Overview of Janus 注:以上为 Janus 的整体架构图

本仓库支持的模型权重:

Model
deepseek-ai/Janus-1.3B
deepseek-ai/JanusFlow-1.3B

注意:与huggingface权重同名,但权重为paddle框架的Tensor,使用xxx.from_pretrained("deepseek-ai/Janus-1.3B")即可自动下载该权重文件夹到缓存目录。

2 环境准备

1)安装 PaddleMIX 环境依赖包

2)pip install pillow tqdm paddlenlp==3.0.0b2

注意:Python版本最好为3.10及以上版本。

3 快速开始

推理

注:在V100上运行以下代码需要指定dtype="float16"

# Janus understanding
python paddlemix/examples/janus/run_understanding_inference.py \
    --model_path="deepseek-ai/Janus-1.3B" \
    --image_file="paddlemix/demo_images/examples_image1.jpg" \
    --question="What is shown in this image?" \
    --dtype="bfloat16"

# Janus generation
python paddlemix/examples/janus/run_generation_inference.py \
    --model_path="deepseek-ai/Janus-1.3B" \
    --prompt="A stunning princess from kabul in red, white traditional clothing, blue eyes, brown hair" \
    --dtype="bfloat16"

空间关系数据:
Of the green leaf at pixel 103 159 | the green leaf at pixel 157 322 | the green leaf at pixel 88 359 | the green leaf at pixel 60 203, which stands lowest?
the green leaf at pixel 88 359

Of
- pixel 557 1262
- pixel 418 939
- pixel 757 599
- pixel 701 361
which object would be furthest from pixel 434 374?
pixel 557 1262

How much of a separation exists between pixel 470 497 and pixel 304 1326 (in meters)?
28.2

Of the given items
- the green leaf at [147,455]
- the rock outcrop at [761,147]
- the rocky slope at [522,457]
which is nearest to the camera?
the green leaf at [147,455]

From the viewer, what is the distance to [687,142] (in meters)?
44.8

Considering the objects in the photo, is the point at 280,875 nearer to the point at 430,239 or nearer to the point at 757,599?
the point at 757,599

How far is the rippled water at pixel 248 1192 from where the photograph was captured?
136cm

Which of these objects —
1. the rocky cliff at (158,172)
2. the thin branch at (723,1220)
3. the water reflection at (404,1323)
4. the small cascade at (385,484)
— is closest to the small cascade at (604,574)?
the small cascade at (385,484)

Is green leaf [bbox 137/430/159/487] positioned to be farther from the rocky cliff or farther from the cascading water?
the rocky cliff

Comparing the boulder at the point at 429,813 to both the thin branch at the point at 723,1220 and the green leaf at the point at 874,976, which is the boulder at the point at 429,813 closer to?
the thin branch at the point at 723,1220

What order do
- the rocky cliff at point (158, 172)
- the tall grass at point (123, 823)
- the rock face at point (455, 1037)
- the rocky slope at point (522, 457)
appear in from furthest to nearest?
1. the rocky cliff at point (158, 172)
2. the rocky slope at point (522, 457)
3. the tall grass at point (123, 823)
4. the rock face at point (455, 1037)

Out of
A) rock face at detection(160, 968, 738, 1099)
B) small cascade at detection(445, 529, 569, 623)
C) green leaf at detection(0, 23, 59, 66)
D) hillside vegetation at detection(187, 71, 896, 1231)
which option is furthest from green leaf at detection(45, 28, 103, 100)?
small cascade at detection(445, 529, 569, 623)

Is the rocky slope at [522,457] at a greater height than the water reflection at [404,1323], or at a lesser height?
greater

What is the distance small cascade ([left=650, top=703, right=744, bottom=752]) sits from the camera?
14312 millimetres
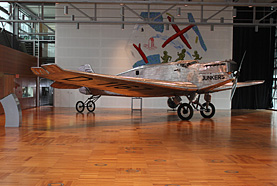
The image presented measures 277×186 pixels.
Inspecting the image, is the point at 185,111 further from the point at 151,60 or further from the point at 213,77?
the point at 151,60

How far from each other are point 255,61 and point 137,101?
7.55 m

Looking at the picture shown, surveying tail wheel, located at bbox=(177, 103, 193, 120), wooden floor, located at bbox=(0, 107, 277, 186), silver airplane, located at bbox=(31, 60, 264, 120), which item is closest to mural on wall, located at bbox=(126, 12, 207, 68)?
silver airplane, located at bbox=(31, 60, 264, 120)

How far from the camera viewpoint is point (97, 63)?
53.2 feet

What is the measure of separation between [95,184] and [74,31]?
47.3 feet

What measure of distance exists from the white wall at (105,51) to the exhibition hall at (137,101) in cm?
6

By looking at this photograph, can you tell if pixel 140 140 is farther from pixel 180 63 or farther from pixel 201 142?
pixel 180 63

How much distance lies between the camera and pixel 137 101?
52.1 ft

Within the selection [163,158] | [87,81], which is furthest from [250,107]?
[163,158]

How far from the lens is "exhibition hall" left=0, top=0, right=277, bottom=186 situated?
144 inches

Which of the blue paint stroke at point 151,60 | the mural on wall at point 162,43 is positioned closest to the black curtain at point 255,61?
the mural on wall at point 162,43

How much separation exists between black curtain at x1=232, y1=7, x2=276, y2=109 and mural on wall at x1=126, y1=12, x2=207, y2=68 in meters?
2.46

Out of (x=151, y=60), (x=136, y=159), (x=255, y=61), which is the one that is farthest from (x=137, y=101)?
(x=136, y=159)

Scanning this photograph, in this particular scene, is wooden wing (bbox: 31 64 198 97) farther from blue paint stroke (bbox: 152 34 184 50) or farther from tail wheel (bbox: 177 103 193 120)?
blue paint stroke (bbox: 152 34 184 50)

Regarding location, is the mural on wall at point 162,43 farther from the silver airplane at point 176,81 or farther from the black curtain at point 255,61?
the silver airplane at point 176,81
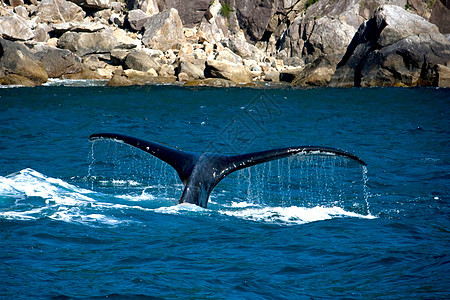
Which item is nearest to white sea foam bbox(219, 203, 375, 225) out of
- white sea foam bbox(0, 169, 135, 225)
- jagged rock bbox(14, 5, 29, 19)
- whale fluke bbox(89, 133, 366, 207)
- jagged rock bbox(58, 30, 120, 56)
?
whale fluke bbox(89, 133, 366, 207)

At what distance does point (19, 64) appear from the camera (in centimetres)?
3688

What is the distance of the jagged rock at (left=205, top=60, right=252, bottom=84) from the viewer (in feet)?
139

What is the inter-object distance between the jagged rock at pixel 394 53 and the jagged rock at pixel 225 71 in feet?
22.3

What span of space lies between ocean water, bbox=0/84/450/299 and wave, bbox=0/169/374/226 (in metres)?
0.03

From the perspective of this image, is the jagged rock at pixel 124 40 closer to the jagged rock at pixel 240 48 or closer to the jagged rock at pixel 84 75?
the jagged rock at pixel 84 75

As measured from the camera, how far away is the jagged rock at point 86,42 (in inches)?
1848

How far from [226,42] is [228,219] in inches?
1943

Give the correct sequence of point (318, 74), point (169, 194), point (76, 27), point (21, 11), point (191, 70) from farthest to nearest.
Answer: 1. point (21, 11)
2. point (76, 27)
3. point (191, 70)
4. point (318, 74)
5. point (169, 194)

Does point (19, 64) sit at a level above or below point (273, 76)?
below

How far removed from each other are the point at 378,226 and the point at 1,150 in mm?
10370

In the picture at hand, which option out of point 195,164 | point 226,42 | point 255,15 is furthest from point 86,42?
point 195,164

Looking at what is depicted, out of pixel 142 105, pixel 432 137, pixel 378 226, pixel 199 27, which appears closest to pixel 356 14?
pixel 199 27

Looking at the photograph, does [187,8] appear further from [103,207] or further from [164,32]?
[103,207]

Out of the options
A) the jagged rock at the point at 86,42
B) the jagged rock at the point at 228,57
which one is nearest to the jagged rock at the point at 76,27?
the jagged rock at the point at 86,42
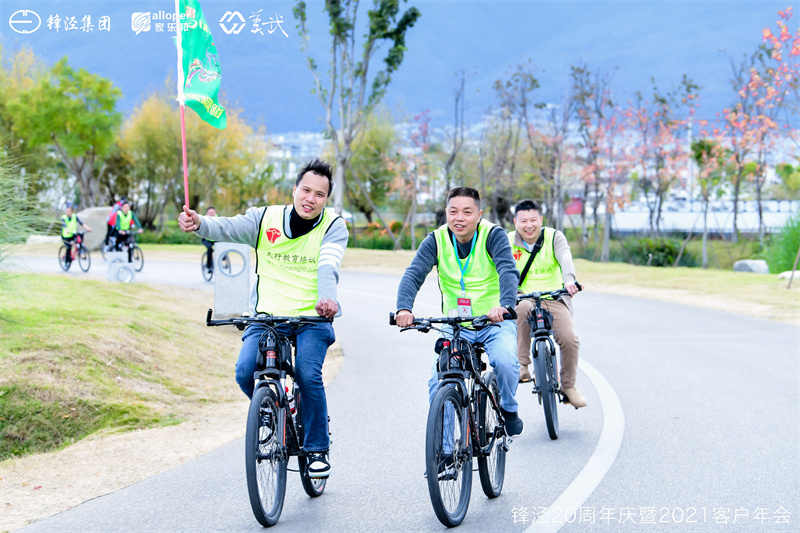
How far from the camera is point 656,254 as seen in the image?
33.1 m

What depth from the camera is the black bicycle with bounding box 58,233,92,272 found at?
82.5 feet

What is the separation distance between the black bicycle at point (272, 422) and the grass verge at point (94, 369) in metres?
2.95

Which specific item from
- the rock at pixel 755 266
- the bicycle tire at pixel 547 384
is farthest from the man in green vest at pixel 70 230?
the rock at pixel 755 266

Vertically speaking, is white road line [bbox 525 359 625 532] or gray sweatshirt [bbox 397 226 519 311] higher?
gray sweatshirt [bbox 397 226 519 311]

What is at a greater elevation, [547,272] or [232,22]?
[232,22]

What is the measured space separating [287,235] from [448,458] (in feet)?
5.64

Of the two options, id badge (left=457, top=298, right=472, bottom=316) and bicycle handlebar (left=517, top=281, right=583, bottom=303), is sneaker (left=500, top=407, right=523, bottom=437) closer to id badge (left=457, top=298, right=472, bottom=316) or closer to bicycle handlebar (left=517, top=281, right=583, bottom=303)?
id badge (left=457, top=298, right=472, bottom=316)

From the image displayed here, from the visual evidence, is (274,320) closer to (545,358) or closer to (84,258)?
(545,358)

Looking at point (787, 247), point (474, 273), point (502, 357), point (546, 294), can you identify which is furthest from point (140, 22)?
point (787, 247)

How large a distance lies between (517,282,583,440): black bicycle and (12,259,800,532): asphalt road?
0.24 m

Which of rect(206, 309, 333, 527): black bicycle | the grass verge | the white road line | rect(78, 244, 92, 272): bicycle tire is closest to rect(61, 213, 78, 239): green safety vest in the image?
rect(78, 244, 92, 272): bicycle tire

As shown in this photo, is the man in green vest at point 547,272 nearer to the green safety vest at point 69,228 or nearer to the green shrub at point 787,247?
the green safety vest at point 69,228

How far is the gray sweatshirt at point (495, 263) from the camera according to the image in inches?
214

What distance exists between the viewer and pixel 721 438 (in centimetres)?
709
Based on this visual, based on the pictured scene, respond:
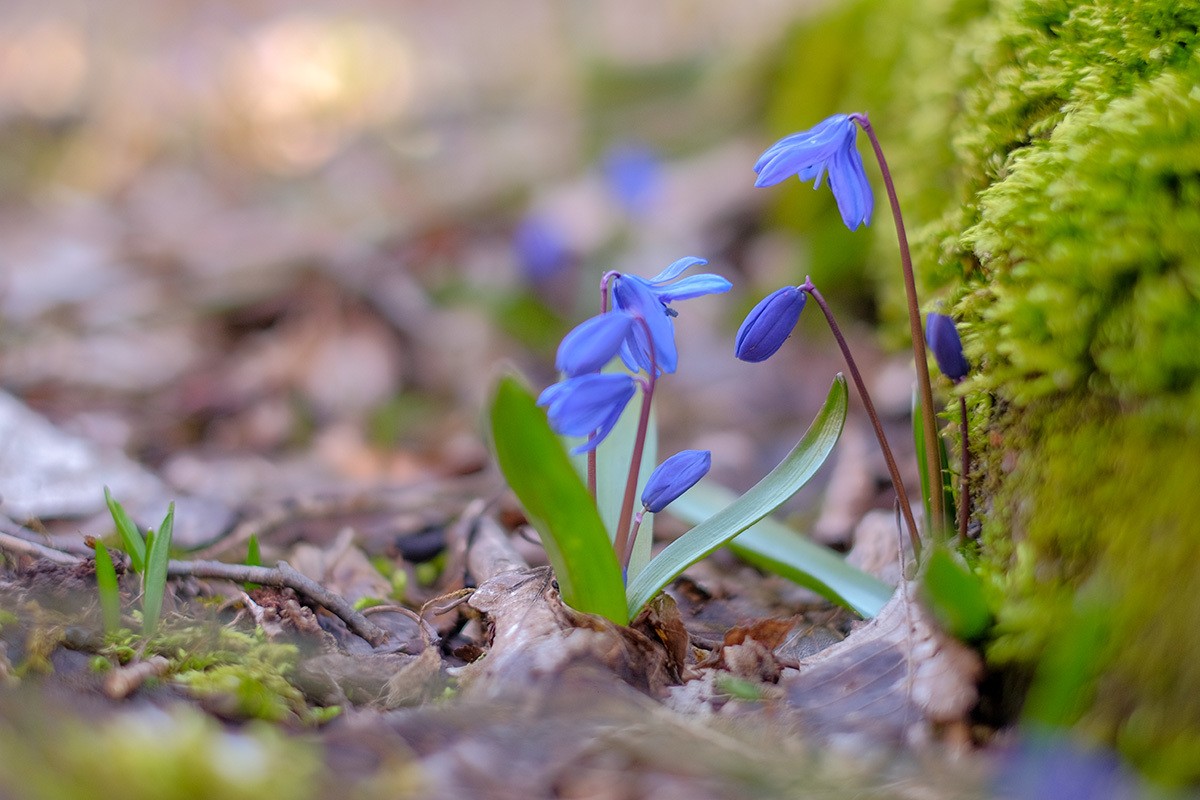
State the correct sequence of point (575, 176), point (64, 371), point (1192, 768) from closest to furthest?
point (1192, 768), point (64, 371), point (575, 176)

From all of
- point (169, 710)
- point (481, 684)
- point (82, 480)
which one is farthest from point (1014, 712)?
point (82, 480)

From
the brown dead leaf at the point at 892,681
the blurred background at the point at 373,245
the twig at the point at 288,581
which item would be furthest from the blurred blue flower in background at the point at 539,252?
the brown dead leaf at the point at 892,681

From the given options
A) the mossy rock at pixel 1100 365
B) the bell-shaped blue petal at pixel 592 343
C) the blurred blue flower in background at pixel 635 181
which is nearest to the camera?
the mossy rock at pixel 1100 365

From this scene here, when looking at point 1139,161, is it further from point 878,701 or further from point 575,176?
point 575,176

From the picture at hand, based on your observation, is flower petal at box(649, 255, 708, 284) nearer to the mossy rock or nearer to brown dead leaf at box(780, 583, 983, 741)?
the mossy rock

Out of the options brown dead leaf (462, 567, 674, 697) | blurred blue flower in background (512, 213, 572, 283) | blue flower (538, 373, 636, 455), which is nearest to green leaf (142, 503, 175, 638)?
brown dead leaf (462, 567, 674, 697)

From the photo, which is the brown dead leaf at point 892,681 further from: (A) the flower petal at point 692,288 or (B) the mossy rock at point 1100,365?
(A) the flower petal at point 692,288
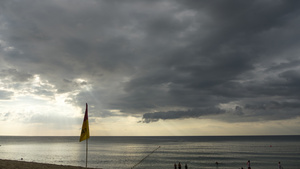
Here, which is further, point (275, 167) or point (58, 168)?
point (275, 167)

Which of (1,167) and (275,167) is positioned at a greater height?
(1,167)

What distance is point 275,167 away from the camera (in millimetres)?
57938

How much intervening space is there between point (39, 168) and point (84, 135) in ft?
35.3

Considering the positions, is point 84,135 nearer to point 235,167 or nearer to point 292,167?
point 235,167

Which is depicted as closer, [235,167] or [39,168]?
[39,168]

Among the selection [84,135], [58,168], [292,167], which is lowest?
[292,167]

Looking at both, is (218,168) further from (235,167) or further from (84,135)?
(84,135)

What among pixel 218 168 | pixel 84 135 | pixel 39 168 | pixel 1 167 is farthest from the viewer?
pixel 218 168

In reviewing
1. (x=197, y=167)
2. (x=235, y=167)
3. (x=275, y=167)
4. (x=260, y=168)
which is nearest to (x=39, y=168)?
(x=197, y=167)

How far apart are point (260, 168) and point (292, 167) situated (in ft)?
29.3

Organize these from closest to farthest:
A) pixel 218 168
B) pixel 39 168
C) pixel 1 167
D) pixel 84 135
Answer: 1. pixel 84 135
2. pixel 1 167
3. pixel 39 168
4. pixel 218 168

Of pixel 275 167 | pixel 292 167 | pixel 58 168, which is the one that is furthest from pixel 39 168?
pixel 292 167

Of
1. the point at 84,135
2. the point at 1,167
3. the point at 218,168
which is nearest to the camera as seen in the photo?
the point at 84,135

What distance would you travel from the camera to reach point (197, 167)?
2290 inches
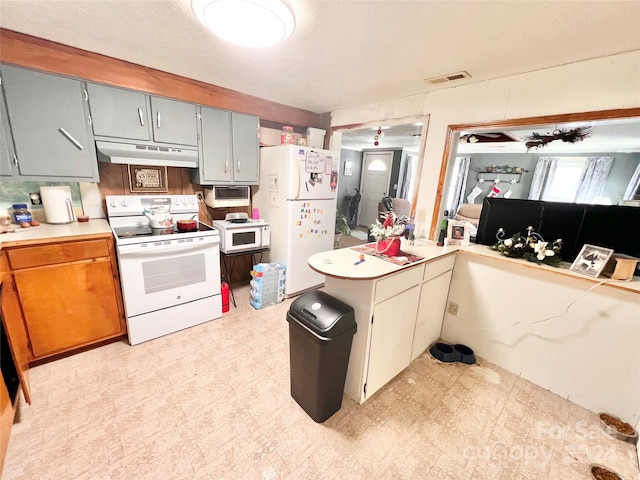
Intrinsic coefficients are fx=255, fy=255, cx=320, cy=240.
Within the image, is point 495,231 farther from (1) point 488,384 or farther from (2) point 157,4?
(2) point 157,4

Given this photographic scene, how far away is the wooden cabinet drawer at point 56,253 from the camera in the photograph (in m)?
1.73

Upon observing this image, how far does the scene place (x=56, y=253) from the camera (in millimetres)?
1852

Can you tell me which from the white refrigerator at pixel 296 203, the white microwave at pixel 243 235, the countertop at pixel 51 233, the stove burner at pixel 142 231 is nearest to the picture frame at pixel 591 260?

**任务要求**
1. 请根据这段 Janus 说明回答下列问题:
(a) 本仓库支持哪两个模型权重?
(b) Python 版本最好为多少?
(c) 在 V100 上运行推理代码时需要指定什么?
2. 请逐字重新录入这段 Janus 说明中的一部分,从"Overview of Janus"开始,一直到"下载该权重文件夹到缓存目录。"为止,包括这一句。
这些数据行在这里用不到。

**参考答案**
1.
(a) deepseek-ai/Janus-1.3B 和 deepseek-ai/JanusFlow-1.3B。
(b) 3.10 及以上版本。
(c) 需要指定 dtype="float16"。

2.
Overview of Janus 注:以上为 Janus 的整体架构图

本仓库支持的模型权重:

Model
deepseek-ai/Janus-1.3B
deepseek-ai/JanusFlow-1.3B

注意:与huggingface权重同名,但权重为paddle框架的Tensor,使用xxx.from_pretrained("deepseek-ai/Janus-1.3B")即可自动下载该权重文件夹到缓存目录。